We have a prime $p$ and an integer $k > 0$. When does the following equation stand?
$(p-1)! + 1 = p^k $
I have obviously tried for some little numbers, and in some cases, it stands:
For $ p=2$ and $k=1, 1 + 1 = 2$.
For $ p=3$ and $k=1, 2 +1 = 3.$
For $ p=5$ and $k=2, 24 + 1 = 25.$
Any ideas, how to prove, if there are more, and if yes, what are the solutions?

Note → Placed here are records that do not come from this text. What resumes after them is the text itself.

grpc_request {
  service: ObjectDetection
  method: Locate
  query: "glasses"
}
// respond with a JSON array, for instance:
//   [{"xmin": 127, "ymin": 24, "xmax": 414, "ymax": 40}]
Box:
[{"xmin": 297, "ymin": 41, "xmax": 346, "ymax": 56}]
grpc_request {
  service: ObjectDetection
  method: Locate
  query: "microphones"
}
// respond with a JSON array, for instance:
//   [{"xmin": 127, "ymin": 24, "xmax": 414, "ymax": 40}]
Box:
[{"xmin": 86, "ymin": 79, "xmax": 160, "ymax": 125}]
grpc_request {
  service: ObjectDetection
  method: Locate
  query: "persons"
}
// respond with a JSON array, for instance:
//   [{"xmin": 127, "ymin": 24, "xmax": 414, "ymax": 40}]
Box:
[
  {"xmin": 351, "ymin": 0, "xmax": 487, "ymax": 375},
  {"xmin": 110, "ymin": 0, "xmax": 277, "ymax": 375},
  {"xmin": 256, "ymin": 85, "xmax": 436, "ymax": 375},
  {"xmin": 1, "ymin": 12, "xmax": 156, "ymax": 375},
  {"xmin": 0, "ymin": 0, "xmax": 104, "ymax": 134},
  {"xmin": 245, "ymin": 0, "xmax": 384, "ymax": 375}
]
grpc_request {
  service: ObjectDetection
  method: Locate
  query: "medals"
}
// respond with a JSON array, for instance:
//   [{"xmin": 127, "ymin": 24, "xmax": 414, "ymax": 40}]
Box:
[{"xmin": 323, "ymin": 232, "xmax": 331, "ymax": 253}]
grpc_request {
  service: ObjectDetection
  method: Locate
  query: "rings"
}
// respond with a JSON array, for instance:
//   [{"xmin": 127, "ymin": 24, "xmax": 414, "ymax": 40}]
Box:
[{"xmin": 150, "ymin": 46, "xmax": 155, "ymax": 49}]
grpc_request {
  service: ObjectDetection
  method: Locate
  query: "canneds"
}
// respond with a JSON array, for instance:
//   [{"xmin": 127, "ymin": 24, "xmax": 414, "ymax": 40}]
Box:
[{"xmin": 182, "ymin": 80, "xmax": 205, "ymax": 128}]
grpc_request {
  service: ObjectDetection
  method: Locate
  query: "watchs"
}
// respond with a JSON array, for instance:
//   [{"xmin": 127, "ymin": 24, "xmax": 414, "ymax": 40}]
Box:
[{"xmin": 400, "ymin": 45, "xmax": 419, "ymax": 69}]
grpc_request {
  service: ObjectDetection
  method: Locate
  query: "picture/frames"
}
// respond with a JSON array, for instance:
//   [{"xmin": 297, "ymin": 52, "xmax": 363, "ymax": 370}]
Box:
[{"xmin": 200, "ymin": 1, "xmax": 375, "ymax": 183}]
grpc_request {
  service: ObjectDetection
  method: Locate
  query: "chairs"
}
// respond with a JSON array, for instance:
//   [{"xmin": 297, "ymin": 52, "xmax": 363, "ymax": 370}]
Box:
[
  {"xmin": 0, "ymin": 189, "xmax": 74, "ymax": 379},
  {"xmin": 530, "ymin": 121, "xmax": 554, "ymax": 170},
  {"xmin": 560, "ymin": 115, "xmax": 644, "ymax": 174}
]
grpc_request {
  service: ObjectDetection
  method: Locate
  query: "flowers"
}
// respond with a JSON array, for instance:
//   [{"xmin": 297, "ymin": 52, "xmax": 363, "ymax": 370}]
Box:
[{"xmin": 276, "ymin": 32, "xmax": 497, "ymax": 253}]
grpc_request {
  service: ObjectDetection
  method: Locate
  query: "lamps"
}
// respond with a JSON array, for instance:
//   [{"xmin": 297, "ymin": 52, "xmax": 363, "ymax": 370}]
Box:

We show there cannot be any solutions for $p\gt 5$ $$(p-1)!+1 = p^k \implies (p-1)! = p^k-1 = (p-1)\sum\limits_{i=0}^{k-1}p^i$$
Cancel $p-1$ both sides and get $$(p-2)! = \sum\limits_{i=0}^{k-1}p^i$$
Notice that left hand side is divisible by $p-1$ for $p\gt 5$ $$\begin{align}0&\equiv \sum\limits_{i=0}^{k-1}p^i \pmod{p-1}\\0&\equiv \sum\limits_{i=0}^{k-1}1 \pmod{p-1}\\0&\equiv k \pmod{p-1}\\k&=t(p-1)\end{align}$$
So we need $k$ to be of form $t(p-1)$
$$(p-1)! + 1 = p^{t(p-1)}$$
Clearly this is impossible because $(p-1)! + 1 \lt p\cdot p\cdots (\text{p-1 times}) = p^{p-1}$
That proves there are no solutions for $p\gt 5$.